Musing 6.12.20

PASTOR JOHN’S MUSING 6.12.20

“I rejoiced when I heard them say:
‘Let us go to God’s house.’”

Psalm 122:1

During this stay-at-home time one of the most anticipated events in my life has been the lunch packing for the Open Shelter.  On three nights each month we make a total of 800 sack lunches containing a bologna and cheese sandwich, a package of cracker and cheese sandwiches, and a granola bar. I look forward to Tessa Carrel bringing the ingredients in the afternoon, Jack Rensch setting up the bags, and the crew of 8-10 assembling the sacks.  We wear masks and gloves.  It usually takes 45 minutes.  Another highlight is Trena Brown and Shawn Compton coming the next day to deliver the lunches to the shelter.

I have come to value the sense of community and presence we have on these nights.  What I look forward to are the people.  It is just good to be together physically.  The conversation is not profoundly spiritual, theological, or political.  It is generally updating on work, family, and Netflix.  It is just the enjoyment of real life, honest-to-God people.
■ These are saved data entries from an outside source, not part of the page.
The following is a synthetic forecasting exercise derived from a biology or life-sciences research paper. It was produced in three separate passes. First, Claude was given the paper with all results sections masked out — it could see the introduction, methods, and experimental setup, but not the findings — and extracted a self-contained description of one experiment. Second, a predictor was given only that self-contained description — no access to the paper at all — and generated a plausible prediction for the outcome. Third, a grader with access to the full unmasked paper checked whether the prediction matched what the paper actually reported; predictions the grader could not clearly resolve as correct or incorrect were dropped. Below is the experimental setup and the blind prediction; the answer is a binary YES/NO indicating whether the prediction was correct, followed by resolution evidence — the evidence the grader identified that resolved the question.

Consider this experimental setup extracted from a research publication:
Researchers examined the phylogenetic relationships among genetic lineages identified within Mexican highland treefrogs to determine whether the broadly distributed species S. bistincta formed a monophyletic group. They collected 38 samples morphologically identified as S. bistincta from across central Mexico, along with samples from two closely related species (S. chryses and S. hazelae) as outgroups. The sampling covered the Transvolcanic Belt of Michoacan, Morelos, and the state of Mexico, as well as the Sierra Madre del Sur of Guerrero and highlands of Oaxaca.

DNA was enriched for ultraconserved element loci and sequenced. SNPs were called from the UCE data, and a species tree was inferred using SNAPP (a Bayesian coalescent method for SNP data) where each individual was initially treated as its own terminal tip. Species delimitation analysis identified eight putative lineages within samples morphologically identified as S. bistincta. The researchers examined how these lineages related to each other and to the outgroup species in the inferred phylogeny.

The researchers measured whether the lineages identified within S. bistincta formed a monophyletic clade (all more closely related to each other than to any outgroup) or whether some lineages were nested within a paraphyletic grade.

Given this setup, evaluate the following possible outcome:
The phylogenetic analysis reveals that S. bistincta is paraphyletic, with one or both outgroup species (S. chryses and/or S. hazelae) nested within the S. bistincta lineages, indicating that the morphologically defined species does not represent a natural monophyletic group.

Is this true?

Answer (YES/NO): NO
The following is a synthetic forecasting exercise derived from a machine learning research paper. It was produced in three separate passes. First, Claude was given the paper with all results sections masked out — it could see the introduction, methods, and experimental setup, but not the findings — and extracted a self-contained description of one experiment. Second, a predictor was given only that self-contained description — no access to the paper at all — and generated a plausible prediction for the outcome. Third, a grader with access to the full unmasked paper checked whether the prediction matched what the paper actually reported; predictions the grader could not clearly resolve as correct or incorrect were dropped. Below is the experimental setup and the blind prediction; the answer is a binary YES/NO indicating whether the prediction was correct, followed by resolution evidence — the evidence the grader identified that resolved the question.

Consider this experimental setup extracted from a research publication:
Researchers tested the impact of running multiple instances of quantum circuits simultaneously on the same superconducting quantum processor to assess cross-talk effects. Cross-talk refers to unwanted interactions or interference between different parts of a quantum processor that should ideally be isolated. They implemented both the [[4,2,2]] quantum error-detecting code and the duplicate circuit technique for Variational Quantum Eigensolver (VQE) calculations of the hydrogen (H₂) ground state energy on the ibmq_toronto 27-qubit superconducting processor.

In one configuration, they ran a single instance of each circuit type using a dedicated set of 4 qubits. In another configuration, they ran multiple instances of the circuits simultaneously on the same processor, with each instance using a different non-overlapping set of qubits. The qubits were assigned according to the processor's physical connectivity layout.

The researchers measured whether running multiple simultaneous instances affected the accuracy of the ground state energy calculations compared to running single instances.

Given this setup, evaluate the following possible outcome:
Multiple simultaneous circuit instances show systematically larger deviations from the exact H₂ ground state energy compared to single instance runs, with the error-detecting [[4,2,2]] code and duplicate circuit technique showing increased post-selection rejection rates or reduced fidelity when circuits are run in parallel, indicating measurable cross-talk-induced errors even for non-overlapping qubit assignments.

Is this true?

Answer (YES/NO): YES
When the staff began conversations about re-opening for worship, we certainly desired to ensure safety guidelines and protocols.  We wanted to model what a healthy gathering would look like.  We understood that meeting those standards would alter worship as usual.  Singing would be curtailed, seating would be separate, ushers would seat worshipers, offering plates would not be passed, children’s activities would not be offered, and speaker and singers would be behind a plexiglass panel.

So why re-open with these restrictions?  My thoughts kept returning to the pleasure of 10 people making bologna and cheese sandwiches three nights a month.   I wish I had a more profound rationale for re-opening, but I don’t.  I just missed you.  While Zoom has its benefits, it is not the real thing.  While my having the weekends off these past 12 weeks has been wonderful, it is not a satisfactory substitute for being present.

I know that many of our members are not ready to return.  Probably the majority of you don’t plan on coming back soon.  If you don’t feel safe yet, please do not come. No problem.  This is not a spiritual competition.  A fair number have told me that they intend to wait a few weeks or more;  that is fine.  King Avenue has always tried to present options for people in order to reach more.   Re-opening in this manner is simply an option for those who feel they are ready to come back. 

Recently I had a conversation with a young father in the neighborhood.  He told me that he, his wife, and young son were thinking of coming to King Avenue for worship.  They like the banner.  I inwardly groaned and listed the ways they would not experience the “real” King Avenue.  I stopped when I realized what a lousy evangelist I was.  Then I realized that whether one worships in person or online, one experiences the real King Avenue for it is the people who make it real.  Thank you for being you.